Edit the listing below by replacing "nearest" with "closest", and reproduce every line with no other changes.

[Excerpt from a dataset]
— Begin —

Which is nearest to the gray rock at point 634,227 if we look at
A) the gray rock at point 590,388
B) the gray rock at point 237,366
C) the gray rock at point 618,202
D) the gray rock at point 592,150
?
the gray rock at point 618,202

— End —

### [FINISHED ANSWER]
Which is closest to the gray rock at point 634,227 if we look at
A) the gray rock at point 590,388
B) the gray rock at point 237,366
C) the gray rock at point 618,202
D) the gray rock at point 592,150
?
the gray rock at point 618,202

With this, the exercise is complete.